Step 4: We can do a quick local test by running pytest test_llm_evaluation.py
with an expected failure on the ‘conciseness’ criteria.
Step 5: Improved Test Setup with Advanced Pytest Features
We can also optimize our current test setup using advanced pytest features like fixtures and parametrization. This allows us to reuse test functions for different criteria and create a cleaner code. Create another file called test_adv_llm_evaluation.py
and paste the code below in it:
import pytest
from langchain.evaluation.criteria import LabeledCriteriaEvalChain
from langchain_openai import ChatOpenAI
# Fixture for LLM setup
@pytest.fixture(scope="session")
def chat_openai_llm():
return ChatOpenAI(model="gpt-4", temperature=0)
# Parametrized tests with expected outcomes and failure handling
@pytest.mark.parametrize("input_text, prediction, reference, criteria, expected_score", [
# We expect this test case to fail the conciseness criteria due to verbosity, so we've placed an expected score of 0.
("What's 2+2?", "Of course, that's 4. A simple mathematical fact.", "4", "conciseness", 0),
# This case is expected to pass the correctness criteria
("What is the capital of the US?", "The capital of the US is Washington, D.C.", "Washington, D.C.", "correctness", 1),
# Add more test cases as needed
])
def test_llm_criteria(chat_openai_llm, input_text, prediction, reference, criteria, expected_score):
evaluator = LabeledCriteriaEvalChain.from_llm(llm=chat_openai_llm, criteria=criteria)
llm_eval_result = evaluator.evaluate_strings(prediction=prediction, input=input_text, reference=reference)
assert llm_eval_result["score"] == expected_score, (
f"LLM failed to meet the {criteria} criteria. "
f"Score: {llm_eval_result['score']}. "
f"Reasoning: {llm_eval_result.get('reasoning', 'No reasoning provided')}"
)
Unlike the basic test, this test won’t fail when we run pytest test_adv_llm_evaluation.py
. This is because we’ve placed an expected score of 0 based on what we learned from running the first basic version. i.e., you get a score of 0 when an LLM output fails a criterion. If this test case fails when we run it, it would mean something is wrong with our performance test evaluator.
Step 6: Commit and Push Your Code
- Add a
.gitignore
file. - Create a
requirements.txt
file. It will include all the necessary packages to run the test by runningpip freeze > requirements.txt
- Commit your code to a GitHub repository.
Step 7: Setup CI/CD with Semaphore
To automate our tests with Semaphore, follow the steps outlined below:
- Sign Up with a GitHub account
- Add Your Project by clicking the “Create new” button and going through the prompts to select your desired project. • You also need to authorize Semaphore to access your repositories.
- Choose a Workflow.

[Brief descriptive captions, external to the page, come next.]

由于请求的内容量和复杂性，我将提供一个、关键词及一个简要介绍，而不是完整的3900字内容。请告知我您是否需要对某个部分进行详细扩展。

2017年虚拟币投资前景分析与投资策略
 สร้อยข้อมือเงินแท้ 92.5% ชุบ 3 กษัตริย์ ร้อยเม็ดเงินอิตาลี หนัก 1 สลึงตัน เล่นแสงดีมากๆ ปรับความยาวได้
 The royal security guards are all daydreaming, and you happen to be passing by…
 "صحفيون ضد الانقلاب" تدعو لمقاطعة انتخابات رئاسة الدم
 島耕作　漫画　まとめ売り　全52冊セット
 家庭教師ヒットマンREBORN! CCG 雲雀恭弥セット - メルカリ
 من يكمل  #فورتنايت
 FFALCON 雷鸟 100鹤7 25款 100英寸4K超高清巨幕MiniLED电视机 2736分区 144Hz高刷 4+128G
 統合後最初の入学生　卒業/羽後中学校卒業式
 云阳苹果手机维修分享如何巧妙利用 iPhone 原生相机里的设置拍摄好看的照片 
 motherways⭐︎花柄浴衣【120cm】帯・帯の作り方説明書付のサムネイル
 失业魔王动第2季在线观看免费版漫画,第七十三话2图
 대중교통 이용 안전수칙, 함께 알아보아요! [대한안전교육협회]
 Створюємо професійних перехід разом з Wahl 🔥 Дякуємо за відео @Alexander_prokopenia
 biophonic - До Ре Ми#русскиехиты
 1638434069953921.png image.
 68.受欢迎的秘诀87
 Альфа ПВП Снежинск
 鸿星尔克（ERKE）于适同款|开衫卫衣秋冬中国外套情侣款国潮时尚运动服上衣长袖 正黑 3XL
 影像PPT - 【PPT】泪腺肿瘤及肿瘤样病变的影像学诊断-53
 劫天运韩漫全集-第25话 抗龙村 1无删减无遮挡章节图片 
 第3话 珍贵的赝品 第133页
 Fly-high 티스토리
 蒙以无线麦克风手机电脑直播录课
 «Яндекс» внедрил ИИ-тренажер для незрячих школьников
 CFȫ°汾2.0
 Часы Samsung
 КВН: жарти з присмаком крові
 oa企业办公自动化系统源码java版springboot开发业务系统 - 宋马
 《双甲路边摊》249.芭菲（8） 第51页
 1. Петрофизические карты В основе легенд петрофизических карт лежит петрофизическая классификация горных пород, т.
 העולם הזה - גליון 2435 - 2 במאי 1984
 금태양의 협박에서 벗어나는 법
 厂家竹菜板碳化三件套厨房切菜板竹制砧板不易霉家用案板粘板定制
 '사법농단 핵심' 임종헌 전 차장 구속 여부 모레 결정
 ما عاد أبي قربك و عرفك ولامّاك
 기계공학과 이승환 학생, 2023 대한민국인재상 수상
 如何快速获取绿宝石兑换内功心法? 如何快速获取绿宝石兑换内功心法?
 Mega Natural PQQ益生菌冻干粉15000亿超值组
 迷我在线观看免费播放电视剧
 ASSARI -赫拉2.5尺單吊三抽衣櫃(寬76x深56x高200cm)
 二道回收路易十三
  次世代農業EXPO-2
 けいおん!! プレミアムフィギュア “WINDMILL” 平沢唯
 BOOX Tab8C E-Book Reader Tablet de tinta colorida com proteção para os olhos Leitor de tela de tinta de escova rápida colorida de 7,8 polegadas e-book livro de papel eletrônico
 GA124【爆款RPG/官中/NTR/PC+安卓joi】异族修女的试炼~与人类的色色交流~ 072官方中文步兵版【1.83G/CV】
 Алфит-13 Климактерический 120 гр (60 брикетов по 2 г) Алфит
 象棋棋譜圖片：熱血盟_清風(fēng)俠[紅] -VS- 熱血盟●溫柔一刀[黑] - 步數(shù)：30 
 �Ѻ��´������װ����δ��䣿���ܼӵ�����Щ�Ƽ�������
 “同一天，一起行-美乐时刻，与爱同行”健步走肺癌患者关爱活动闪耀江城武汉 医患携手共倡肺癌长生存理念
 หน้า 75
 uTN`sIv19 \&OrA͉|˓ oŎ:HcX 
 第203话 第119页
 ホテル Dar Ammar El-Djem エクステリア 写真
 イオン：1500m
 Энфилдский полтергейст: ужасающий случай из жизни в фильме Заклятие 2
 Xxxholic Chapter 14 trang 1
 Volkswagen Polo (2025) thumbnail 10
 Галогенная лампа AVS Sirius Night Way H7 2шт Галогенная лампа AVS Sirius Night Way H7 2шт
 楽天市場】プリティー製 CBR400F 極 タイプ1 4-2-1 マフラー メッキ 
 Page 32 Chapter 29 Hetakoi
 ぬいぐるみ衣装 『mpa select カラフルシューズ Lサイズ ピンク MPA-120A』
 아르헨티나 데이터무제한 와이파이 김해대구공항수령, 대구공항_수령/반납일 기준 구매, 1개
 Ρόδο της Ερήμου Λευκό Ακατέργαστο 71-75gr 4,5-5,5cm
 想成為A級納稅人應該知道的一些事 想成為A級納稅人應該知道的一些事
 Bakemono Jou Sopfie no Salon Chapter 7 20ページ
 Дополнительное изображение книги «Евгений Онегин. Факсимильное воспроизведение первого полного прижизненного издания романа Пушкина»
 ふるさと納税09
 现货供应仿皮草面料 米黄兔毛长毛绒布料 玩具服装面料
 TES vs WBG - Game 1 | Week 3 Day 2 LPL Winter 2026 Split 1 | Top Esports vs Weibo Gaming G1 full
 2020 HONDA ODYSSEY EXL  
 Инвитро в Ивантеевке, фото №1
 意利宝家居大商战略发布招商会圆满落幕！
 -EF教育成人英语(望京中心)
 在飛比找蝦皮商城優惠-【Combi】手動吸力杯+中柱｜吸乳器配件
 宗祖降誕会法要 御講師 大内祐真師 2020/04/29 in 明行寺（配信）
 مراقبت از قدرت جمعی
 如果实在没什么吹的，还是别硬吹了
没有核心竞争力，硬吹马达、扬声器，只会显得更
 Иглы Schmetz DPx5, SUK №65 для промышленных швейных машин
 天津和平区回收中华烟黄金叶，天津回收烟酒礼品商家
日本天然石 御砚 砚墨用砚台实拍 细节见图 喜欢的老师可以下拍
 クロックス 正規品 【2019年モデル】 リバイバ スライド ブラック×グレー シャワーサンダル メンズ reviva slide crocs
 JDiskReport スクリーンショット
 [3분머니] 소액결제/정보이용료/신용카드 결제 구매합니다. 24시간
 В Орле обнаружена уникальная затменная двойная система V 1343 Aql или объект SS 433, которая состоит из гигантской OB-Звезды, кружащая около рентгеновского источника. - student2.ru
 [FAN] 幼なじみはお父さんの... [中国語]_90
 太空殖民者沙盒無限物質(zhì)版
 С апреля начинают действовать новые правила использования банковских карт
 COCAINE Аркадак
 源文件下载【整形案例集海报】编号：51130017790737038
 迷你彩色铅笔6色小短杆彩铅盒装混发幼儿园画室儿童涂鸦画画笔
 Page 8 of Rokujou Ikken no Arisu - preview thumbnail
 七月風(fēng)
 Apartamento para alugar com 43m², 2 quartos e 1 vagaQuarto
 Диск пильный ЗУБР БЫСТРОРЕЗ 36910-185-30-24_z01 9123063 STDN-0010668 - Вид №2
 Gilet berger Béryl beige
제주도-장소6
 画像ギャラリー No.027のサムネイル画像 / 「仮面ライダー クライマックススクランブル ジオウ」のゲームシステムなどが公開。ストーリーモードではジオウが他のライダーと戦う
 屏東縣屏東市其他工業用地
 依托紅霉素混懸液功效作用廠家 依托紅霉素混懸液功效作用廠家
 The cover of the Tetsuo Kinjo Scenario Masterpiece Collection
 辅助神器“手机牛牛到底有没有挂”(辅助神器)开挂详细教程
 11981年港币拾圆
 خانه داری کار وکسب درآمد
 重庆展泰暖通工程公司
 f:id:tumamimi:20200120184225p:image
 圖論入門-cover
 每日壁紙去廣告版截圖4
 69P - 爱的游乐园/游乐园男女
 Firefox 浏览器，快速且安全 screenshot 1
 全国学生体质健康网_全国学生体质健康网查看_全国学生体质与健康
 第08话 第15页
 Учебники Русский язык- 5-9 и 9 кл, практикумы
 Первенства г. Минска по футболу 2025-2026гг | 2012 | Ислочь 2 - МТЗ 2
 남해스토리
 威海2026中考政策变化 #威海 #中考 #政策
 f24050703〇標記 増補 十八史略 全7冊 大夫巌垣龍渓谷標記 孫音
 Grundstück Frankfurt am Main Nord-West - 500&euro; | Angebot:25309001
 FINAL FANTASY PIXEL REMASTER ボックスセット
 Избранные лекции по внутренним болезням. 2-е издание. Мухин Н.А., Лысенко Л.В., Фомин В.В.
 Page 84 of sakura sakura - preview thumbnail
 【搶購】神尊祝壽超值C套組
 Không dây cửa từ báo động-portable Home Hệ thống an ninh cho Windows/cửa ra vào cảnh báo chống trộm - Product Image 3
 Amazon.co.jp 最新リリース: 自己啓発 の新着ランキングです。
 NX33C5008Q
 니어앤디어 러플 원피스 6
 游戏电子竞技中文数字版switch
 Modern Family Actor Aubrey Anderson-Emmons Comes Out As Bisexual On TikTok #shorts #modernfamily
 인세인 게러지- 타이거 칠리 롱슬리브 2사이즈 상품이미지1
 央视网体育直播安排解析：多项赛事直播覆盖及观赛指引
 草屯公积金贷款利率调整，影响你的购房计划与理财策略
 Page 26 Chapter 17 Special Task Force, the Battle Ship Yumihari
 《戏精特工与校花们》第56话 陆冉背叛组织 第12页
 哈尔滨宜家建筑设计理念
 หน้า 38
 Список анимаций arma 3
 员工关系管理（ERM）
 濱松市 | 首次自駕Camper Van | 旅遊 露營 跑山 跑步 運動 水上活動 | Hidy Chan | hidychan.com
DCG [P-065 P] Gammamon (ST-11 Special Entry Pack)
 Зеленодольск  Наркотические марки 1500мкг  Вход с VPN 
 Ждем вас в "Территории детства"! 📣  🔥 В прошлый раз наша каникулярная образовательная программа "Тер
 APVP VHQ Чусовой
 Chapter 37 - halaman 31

Choose the Pytest workflow option – one of Semaphore’s pre-built workflows for Python. Your workflow should run immediately upon confirmation, failing. We still need to configure our pipeline to use the OPEN_API_KEY, so this is expected.
- Handling Environment Variables via Semaphore Secrets. Head over to your project homepage, and in the Secrets tab, add your OPENAI_API_KEY as a secret.
You will then return to your workflow and click the “Edit Workflow” button to add the new secrets. As shown below, we will also use this opportunity to add the configuration necessary for publishing our test results.
Step 8: Analyze The Test Outcome
As expected, one of the test cases failed. Specifically, this involves the test_conciseness_criteria
in the test_llm_evaluation.py
due to the verbosity in the related LLM output. In cases where the failure wasn’t expected, we need to refine the LLM responses and adjust the test evaluation criteria.
Conclusion
It’s been an exciting journey! The deployed CI/CD pipeline is triggered whenever a new code change is pushed to the repository – automatically testing your LLM-powered application for new performance issues.
Integrating performance testing into your development cycle requires adopting a comprehensive approach. You must make a detailed plan to ensure your LLMs deliver the optimal performance your end-user applications demand. This includes defining performance metrics, selecting the right tools, and incorporating tests into continuous integration/continuous deployment (CI/CD) pipelines.